- What to produce -
Set out as a numbered list the lines starting at the one that contains "How far is pixel" and ending after the one that contains "87.2 meters", omitting blank lines.

===== Recorded information =====

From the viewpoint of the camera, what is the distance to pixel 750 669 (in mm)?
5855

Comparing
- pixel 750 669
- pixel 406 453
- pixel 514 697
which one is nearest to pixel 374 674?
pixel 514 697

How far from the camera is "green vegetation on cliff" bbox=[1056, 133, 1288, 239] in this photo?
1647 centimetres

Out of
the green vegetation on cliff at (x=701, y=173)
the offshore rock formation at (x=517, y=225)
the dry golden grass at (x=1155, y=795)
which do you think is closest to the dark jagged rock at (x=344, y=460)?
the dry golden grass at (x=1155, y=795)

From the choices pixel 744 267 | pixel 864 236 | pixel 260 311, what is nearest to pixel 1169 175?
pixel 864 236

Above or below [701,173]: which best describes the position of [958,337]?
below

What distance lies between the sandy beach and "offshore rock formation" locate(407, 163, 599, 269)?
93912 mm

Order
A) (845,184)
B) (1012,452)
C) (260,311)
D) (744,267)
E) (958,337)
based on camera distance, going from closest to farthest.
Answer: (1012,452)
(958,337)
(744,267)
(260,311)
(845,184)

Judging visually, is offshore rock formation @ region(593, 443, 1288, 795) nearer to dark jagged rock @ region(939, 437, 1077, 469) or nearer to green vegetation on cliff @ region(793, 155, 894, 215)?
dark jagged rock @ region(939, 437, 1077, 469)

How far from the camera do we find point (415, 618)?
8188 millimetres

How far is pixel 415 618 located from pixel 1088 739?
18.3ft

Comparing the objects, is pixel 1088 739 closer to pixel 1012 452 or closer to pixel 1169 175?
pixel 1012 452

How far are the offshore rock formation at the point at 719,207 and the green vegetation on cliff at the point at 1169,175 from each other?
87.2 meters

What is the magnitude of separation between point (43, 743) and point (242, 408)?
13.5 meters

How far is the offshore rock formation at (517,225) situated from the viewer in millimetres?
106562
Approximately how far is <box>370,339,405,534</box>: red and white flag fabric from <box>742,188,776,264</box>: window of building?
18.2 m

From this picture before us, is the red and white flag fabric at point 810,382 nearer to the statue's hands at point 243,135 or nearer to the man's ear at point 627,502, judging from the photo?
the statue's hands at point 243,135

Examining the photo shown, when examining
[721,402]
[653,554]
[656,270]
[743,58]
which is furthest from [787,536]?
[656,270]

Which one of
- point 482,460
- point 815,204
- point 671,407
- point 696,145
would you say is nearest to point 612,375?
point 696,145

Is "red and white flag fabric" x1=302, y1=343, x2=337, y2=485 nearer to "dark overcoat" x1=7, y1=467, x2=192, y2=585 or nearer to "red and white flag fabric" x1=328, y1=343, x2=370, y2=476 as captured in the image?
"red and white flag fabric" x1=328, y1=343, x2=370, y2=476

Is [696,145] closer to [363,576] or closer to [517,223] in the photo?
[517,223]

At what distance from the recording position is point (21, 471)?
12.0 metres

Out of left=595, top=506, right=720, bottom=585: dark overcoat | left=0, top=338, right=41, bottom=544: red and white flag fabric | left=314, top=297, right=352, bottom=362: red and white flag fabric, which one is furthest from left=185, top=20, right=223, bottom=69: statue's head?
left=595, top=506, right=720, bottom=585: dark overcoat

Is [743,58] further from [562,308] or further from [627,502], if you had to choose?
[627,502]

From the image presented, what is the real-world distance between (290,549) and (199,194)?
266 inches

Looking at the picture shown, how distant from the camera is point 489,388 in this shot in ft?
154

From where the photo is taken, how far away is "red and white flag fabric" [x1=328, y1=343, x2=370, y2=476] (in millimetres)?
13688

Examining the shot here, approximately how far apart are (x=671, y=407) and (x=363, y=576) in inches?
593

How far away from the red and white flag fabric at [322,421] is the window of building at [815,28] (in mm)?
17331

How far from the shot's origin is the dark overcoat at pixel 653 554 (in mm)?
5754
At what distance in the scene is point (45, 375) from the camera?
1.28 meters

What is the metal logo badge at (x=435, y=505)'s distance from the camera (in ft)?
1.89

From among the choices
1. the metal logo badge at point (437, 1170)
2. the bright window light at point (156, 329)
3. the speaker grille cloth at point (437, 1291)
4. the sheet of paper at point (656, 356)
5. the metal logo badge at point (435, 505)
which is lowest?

=====

- Finished task -
1. How far is pixel 415 618 located from pixel 1088 739?
2. 18.3ft
3. Comparing the objects, is pixel 1088 739 closer to pixel 1012 452 or closer to pixel 1169 175?
4. pixel 1012 452
5. How far are the offshore rock formation at the point at 719,207 and the green vegetation on cliff at the point at 1169,175 from each other?
6. 87.2 meters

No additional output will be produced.